これは、たくさんの子どもが発言できるので、一見良いが、問題がある。
落差の顕在化ができない。
「まだあります」と付け加えていき、だらだらした授業になる。

どうするか。
まず、書けた「数」を問うて挙手させる。
「1つ」「2つ」・・・
1から5ぐらいまで出る。
(0はいけない。全員参加の原則に外れる。机間巡視の時点で指導して1つは書かせたい。)
実は正解は、3つである。
この時、3以外に手を挙げた子どもは、誤答ということになる。
(3の子どもも、誤答の可能性はある。)
この時点で「落差の顕在化」ができ、初めて「指導の方向」が見える。

全員正解しているようなら、もともと問う必要がなかった。
すぐ次に進める。
逆に、半数以上が誤答の場合。
問いとして適切であったと判断できる。
子どもの「不備・不足・不十分」をついた問いだったといえる。

次に、「3つ」に手を挙げた子どもを指名し、一気に3つ言わせる。
この3つが正解である場合と不正解である場合がある。
ここで初めて「違う意見は?」を問う可能性が出る。

課題:
授業での発問と挙手のさせ方を述べた提示文を、最後の文の後から書き継ぎなさい。 この後に並ぶ行は、提示文とは別の出典から採ったものである。

データ一覧:
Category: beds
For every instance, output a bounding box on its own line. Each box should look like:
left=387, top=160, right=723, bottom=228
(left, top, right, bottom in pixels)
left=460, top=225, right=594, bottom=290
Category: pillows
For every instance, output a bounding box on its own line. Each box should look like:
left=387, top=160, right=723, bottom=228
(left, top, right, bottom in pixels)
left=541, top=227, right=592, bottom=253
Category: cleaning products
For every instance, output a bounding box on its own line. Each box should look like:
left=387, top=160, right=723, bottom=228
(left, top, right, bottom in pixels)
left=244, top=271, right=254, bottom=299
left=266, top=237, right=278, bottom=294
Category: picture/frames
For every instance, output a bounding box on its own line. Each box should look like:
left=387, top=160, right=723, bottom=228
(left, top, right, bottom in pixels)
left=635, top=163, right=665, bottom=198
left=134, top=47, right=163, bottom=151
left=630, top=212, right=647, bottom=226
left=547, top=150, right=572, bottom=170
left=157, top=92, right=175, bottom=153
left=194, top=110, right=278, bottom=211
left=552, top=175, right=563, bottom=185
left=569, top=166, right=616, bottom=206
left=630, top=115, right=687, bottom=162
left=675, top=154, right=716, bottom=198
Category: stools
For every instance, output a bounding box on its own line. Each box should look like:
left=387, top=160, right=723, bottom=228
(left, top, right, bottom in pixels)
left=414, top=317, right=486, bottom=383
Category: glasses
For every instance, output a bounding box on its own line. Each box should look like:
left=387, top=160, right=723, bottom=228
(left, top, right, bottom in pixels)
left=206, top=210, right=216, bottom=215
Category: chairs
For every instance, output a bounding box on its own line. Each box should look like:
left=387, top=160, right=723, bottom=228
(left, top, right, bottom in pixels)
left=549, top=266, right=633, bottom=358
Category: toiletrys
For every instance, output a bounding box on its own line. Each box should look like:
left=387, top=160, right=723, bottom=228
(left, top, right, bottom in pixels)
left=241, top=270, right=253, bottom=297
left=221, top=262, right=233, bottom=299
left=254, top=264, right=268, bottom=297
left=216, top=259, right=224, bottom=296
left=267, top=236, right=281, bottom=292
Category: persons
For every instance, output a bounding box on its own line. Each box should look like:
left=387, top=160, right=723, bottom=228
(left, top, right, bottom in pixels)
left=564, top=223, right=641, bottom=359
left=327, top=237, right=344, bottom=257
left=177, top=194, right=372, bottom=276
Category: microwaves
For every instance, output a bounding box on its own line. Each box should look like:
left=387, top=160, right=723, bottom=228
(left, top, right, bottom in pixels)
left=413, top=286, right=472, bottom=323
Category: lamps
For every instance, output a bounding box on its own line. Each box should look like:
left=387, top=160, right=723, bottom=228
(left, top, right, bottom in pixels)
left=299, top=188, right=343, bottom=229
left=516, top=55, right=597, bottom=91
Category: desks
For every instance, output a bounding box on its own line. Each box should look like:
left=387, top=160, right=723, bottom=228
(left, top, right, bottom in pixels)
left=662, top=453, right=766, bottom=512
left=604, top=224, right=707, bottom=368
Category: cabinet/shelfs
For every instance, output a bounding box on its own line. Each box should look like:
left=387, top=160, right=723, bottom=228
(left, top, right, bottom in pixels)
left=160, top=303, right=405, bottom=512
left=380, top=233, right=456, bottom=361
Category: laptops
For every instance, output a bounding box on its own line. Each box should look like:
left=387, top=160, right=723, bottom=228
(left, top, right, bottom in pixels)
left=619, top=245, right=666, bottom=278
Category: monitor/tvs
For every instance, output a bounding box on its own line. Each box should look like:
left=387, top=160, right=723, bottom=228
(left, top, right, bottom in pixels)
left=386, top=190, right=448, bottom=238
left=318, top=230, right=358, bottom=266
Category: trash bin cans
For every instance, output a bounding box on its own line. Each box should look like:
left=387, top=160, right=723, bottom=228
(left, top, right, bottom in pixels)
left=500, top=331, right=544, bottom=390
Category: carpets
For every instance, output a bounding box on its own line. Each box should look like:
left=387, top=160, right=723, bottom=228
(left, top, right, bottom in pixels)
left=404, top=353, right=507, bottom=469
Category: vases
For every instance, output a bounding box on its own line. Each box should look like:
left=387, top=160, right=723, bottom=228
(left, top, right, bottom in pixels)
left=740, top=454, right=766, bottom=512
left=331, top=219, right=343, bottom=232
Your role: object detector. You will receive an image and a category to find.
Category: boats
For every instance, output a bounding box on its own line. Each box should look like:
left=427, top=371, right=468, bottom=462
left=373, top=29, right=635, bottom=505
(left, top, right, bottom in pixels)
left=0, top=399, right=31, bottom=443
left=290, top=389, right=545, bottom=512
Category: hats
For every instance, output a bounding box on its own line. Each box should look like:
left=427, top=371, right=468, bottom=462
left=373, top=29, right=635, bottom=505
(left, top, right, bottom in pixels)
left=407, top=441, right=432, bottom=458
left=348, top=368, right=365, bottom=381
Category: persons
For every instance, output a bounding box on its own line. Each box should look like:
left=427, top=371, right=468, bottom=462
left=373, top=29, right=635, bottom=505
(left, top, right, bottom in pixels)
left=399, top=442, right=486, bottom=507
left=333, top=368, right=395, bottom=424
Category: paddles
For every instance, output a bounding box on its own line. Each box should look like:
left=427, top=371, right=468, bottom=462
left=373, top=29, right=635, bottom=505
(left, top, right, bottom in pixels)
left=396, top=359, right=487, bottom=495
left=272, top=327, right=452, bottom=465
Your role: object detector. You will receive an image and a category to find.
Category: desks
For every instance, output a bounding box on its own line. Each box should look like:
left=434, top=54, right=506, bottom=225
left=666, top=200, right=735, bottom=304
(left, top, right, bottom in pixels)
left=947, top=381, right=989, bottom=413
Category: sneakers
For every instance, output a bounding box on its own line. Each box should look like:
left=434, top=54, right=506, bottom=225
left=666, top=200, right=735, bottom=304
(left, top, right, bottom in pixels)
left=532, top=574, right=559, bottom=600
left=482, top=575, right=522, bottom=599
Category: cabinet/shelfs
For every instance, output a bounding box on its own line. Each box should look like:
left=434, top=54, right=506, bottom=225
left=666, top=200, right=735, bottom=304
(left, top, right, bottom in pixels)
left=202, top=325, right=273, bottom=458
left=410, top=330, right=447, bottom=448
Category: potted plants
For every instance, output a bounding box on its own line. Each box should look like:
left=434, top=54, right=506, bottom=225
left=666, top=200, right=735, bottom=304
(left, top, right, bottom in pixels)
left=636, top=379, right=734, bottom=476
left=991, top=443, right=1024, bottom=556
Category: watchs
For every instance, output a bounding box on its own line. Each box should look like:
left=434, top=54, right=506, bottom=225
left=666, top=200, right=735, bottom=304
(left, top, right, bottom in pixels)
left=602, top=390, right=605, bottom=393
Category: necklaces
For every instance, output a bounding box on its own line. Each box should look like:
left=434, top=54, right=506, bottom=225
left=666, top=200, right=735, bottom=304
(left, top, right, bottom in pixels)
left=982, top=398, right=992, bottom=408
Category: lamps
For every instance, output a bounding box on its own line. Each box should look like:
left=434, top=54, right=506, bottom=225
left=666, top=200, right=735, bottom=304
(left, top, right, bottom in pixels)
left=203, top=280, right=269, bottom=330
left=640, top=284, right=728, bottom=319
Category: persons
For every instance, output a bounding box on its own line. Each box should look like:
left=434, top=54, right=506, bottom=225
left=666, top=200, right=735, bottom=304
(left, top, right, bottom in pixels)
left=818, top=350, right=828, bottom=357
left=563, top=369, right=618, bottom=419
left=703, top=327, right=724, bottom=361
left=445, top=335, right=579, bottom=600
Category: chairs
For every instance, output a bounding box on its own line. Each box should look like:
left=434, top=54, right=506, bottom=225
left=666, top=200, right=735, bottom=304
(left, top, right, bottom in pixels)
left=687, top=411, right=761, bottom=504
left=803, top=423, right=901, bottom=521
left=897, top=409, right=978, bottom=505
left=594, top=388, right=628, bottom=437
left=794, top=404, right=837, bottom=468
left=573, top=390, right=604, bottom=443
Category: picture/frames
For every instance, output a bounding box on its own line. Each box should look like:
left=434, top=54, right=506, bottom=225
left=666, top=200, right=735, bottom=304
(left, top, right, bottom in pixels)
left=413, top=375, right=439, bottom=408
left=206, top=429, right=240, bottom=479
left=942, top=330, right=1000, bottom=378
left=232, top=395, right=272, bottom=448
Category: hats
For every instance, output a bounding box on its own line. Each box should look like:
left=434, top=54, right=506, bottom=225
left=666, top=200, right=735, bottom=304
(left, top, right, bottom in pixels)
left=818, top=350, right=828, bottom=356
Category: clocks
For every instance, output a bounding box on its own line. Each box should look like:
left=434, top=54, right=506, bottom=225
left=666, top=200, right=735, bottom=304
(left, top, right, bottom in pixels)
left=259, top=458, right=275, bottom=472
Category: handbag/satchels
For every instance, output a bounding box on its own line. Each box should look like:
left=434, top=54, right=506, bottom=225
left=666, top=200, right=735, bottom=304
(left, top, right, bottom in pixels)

解答:
これは、本来机間巡視で把握した上で、意図的に指名するのが望ましい。
もうほとんど正解の3つが指摘されている状態なら、先に述べたように正解を3つ言わせて次にいく。
あえて誤答で他の解を引き出して正解を探させる場合と、流す場合があっていい。

ちなみに「3つでも4つでもいい」というような曖昧さはいけない。
子どもの誤答を明確に否定できないのであれば、それは単に教える側の勉強不足である。
(はっと気付かされるような素晴らしい解を出す子どもが育った、というのは嬉しい。
しかし子どもに負けているのは事実なので、やはり勉強不足の感は否めない。
知っていてわざと教師が間違える、という高段者がやることとは別である。)

とかく発問は「意図的・意識的・目的的」で。
「無意図・無意識・無目的」の発問をなくしていく。
落差を顕在化させるような発問をして、子どもの向上的変容を毎時間保障したい。

2013年2月14日木曜日

気付いて、変わる

先日の勉強会での野口芳宏先生からの学びをシェアする。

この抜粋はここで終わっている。